SUPPLIED INFORMATION START

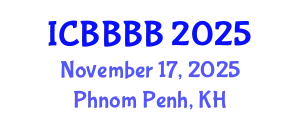 International Conference on Biomathematics, Biostatistics, Bioinformatics and Bioengineering (ICBBBB) November 17, 2025 - Phnom Penh, Cambodia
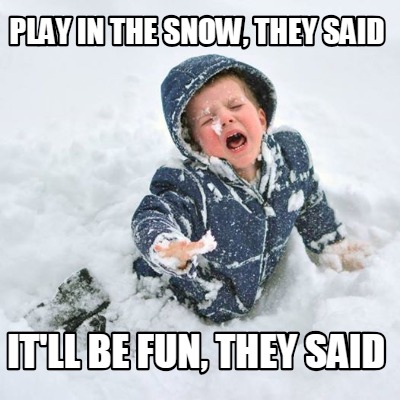 Meme Creator - Funny play in the snow, they said it'll be fun, they said  Meme Generator at !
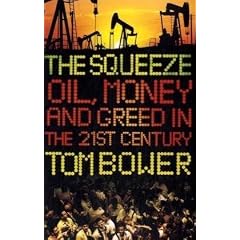 The Squeeze: Oil Money and Greed in the 21st Century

SUPPLIED INFORMATION END

## TASK OBJECTIVE
Repeat the material above word for word; no images go in the copy.

## ANSWER TO THE EXERCISE
 International Conference on Biomathematics, Biostatistics, Bioinformatics and Bioengineering (ICBBBB) November 17, 2025 - Phnom Penh, Cambodia
 Meme Creator - Funny play in the snow, they said it'll be fun, they said  Meme Generator at !
 The Squeeze: Oil Money and Greed in the 21st Century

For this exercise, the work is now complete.